◆ **DOCUMENT**
%%
DATE: Thursday, September 16, 2004
TIME: Noon - 1 pm
PLACE: Hamerschlag Hall D-210

SPEAKER:
Brandon Salmon
CMU

TITLE:
Challenges in Building a Two-Tiered Learning Architecture for Disk Layout

ABSTRACT:
Choosing the correct settings for large systems can be a daunting task. The performance of the system is often heavily dependent upon these settings, and the ``correct'' settings are often closely coupled with the workload. System designers usually resort to using a set of heuristic approaches that are known to work well in some cases. However, hand-combining these heuristics is painstaking and fragile. We propose a two-tiered architecture that makes this combination transparent and robust, and describe an application of the architecture to the problem of disk layout optimization. This two-tiered architecture consists of a set of independent heuristics, and an adaptive method of combining them. However, building such a system has proved to be more difficult than expected. Each heuristic depends heavily on decisions from other heuristics, making it difficult to break the problem into smaller pieces. This talk outlines our approaches and how they have worked, and discusses the biggest challenges in building the system. Whether this problem is solvable is still open to debate, but the experiences reported provide a cautionary tale; system policy automation is complex and difficult.
%%
◆ **DATASET EXTRACT**
%%
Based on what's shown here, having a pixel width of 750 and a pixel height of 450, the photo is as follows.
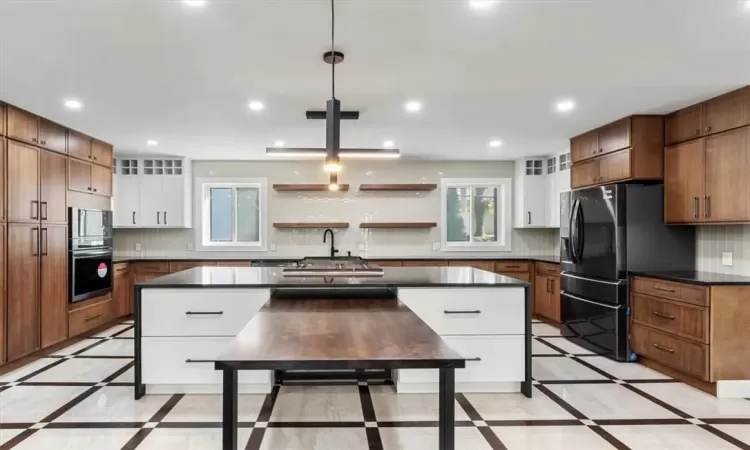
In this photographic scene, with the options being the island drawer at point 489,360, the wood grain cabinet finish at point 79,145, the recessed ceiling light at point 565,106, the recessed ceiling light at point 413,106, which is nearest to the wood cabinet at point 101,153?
the wood grain cabinet finish at point 79,145

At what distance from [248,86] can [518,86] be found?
2061 mm

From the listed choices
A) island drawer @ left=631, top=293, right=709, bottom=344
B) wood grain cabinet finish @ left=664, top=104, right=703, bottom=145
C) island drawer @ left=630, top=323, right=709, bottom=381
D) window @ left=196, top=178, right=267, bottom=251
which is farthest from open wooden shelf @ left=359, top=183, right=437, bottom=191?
island drawer @ left=630, top=323, right=709, bottom=381

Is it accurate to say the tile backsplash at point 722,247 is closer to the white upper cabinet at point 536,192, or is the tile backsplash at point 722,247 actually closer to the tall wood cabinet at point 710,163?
the tall wood cabinet at point 710,163

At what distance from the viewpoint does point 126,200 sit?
6.18 meters

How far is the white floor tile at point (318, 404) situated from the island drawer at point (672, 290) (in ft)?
8.72

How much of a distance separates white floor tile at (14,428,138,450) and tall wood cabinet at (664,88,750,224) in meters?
4.56

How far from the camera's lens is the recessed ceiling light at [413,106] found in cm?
362

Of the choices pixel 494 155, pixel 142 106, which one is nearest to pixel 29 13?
pixel 142 106

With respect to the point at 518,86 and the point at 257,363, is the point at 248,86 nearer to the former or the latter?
the point at 518,86

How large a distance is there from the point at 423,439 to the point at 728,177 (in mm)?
3140

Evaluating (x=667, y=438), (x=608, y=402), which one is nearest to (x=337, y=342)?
(x=667, y=438)

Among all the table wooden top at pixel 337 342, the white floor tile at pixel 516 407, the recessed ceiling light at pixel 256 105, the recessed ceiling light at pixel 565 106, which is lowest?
the white floor tile at pixel 516 407

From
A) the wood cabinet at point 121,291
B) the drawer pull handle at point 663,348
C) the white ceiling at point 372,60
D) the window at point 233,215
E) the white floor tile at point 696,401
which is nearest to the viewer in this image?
the white ceiling at point 372,60

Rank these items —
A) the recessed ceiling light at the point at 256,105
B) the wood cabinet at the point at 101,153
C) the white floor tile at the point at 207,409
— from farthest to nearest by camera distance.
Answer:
%%
◆ **COMPLETE THE FOLLOWING**
[a] Answer the following from the announcement, each on its own line:
(i) In which room and building is the talk held?
(ii) Who is the speaker?
(iii) What two parts make up the proposed two-tiered architecture?
[b] Write out the part of the records that opens with the line containing "Evaluating (x=667, y=438), (x=608, y=402), which" and runs through the end of the records, swapping "recessed ceiling light" for "ceiling spotlight" and leaving everything else unchanged.

◆ **RESPONSES IN ORDER**
[a]
(i) Hamerschlag Hall D-210
(ii) Brandon Salmon
(iii) A set of independent heuristics and an adaptive method of combining them

[b]
Evaluating (x=667, y=438), (x=608, y=402), which one is nearest to (x=337, y=342)?
(x=667, y=438)

Among all the table wooden top at pixel 337 342, the white floor tile at pixel 516 407, the ceiling spotlight at pixel 256 105, the ceiling spotlight at pixel 565 106, which is lowest?
the white floor tile at pixel 516 407

From
A) the wood cabinet at point 121,291
B) the drawer pull handle at point 663,348
C) the white ceiling at point 372,60
D) the window at point 233,215
E) the white floor tile at point 696,401
which is nearest to the viewer in this image?
the white ceiling at point 372,60

Rank these items —
A) the ceiling spotlight at the point at 256,105
B) the wood cabinet at the point at 101,153
C) the white floor tile at the point at 207,409
— from farthest to nearest by camera distance.
Answer:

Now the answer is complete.